§ Material supplied
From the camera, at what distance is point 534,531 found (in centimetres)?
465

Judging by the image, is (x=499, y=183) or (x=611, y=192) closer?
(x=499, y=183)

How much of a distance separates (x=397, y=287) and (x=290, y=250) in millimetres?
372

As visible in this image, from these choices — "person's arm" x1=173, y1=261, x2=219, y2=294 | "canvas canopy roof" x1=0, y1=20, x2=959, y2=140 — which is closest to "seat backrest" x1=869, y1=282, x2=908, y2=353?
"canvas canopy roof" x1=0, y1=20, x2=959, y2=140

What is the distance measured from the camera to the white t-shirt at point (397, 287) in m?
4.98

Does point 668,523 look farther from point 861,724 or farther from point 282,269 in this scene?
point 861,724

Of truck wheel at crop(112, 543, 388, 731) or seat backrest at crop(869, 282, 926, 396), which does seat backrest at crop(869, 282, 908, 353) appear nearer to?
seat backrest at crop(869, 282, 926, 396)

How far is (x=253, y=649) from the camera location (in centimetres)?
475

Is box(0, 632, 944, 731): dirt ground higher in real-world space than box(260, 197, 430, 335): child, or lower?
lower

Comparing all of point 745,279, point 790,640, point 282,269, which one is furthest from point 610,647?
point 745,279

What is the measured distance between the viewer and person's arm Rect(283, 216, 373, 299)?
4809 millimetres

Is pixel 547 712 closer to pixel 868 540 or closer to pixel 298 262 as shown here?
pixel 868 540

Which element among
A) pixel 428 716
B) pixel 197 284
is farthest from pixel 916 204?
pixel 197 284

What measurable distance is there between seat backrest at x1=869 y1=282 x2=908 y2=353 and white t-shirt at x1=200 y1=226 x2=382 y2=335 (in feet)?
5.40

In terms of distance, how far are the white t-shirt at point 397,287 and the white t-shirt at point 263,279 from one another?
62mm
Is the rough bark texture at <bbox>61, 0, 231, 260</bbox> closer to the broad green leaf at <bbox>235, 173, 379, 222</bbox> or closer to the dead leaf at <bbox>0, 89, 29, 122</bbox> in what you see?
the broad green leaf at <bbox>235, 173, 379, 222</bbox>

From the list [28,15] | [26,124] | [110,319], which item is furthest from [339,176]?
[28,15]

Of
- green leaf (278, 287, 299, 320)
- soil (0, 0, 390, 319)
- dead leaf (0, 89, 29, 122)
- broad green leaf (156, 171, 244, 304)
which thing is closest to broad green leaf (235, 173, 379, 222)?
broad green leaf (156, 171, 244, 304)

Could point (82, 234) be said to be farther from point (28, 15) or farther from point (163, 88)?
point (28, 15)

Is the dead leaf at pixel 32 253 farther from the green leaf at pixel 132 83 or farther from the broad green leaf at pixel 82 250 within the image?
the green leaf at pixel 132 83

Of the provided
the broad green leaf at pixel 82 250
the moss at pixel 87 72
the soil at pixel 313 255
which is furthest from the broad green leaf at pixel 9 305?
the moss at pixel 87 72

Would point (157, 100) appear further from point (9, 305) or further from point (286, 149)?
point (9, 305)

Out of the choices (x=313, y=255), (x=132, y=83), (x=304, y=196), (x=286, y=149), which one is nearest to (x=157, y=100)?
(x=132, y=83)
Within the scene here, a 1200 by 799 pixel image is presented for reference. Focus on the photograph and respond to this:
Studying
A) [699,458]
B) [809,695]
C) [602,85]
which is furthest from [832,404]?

§ Task instructions
Copy every line of the data above back without any change, and add nothing.

§ Solution below
From the camera, at what distance is point 534,531 found (in centimetres)?
465

Judging by the image, is (x=499, y=183) or (x=611, y=192) closer?
(x=499, y=183)

How much of a distance separates (x=397, y=287) and (x=290, y=250) in millimetres?
372

As visible in this image, from these choices — "person's arm" x1=173, y1=261, x2=219, y2=294 | "canvas canopy roof" x1=0, y1=20, x2=959, y2=140 — which is closest to "seat backrest" x1=869, y1=282, x2=908, y2=353?
"canvas canopy roof" x1=0, y1=20, x2=959, y2=140

What is the distance measured from the camera to the white t-shirt at point (397, 287) in m?
4.98

Does point 668,523 look farther from point 861,724 or farther from point 282,269 in this scene?
point 861,724

Of truck wheel at crop(112, 543, 388, 731) or seat backrest at crop(869, 282, 926, 396), which does seat backrest at crop(869, 282, 908, 353) appear nearer to?
seat backrest at crop(869, 282, 926, 396)

How far is (x=253, y=649) from the camera location (in centimetres)?
475

Is box(0, 632, 944, 731): dirt ground higher in real-world space than box(260, 197, 430, 335): child, or lower?
lower

Comparing all of point 745,279, point 790,640, point 282,269, which one is furthest from point 610,647?
point 745,279

What is the measured distance between the viewer and person's arm Rect(283, 216, 373, 299)?
4809 millimetres

Is pixel 547 712 closer to pixel 868 540 or closer to pixel 298 262 as shown here?
pixel 868 540

Which element among
A) pixel 428 716
B) pixel 197 284
is farthest from pixel 916 204?
pixel 197 284

What measurable distance is there between seat backrest at x1=869 y1=282 x2=908 y2=353 and white t-shirt at x1=200 y1=226 x2=382 y2=335 (in feet)?
5.40

In terms of distance, how far are the white t-shirt at point 397,287 and the white t-shirt at point 263,279 from one another?
62mm
Is the rough bark texture at <bbox>61, 0, 231, 260</bbox> closer to the broad green leaf at <bbox>235, 173, 379, 222</bbox> or closer to the dead leaf at <bbox>0, 89, 29, 122</bbox> in what you see?
the broad green leaf at <bbox>235, 173, 379, 222</bbox>

From the list [28,15] | [26,124] | [110,319], which item is furthest from [339,176]?
[28,15]

Of
- green leaf (278, 287, 299, 320)
- soil (0, 0, 390, 319)
- dead leaf (0, 89, 29, 122)
- broad green leaf (156, 171, 244, 304)
which thing is closest to broad green leaf (235, 173, 379, 222)?
broad green leaf (156, 171, 244, 304)

Could point (82, 234) be said to be farther from point (28, 15) or farther from point (163, 88)?
point (28, 15)

Is the dead leaf at pixel 32 253 farther from the green leaf at pixel 132 83 or farther from the broad green leaf at pixel 82 250 within the image?
the green leaf at pixel 132 83

Of the provided
the broad green leaf at pixel 82 250
the moss at pixel 87 72
the soil at pixel 313 255
which is furthest from the broad green leaf at pixel 9 305?
the moss at pixel 87 72

Would point (157, 100) appear further from point (9, 305) or further from point (286, 149)?
point (9, 305)

Out of the choices (x=313, y=255), (x=132, y=83), (x=304, y=196), (x=286, y=149), which one is nearest to (x=157, y=100)?
(x=132, y=83)
Within the scene here, a 1200 by 799 pixel image is presented for reference. Focus on the photograph and respond to this:
Studying
A) [699,458]
B) [809,695]
C) [602,85]
which is furthest from [832,404]?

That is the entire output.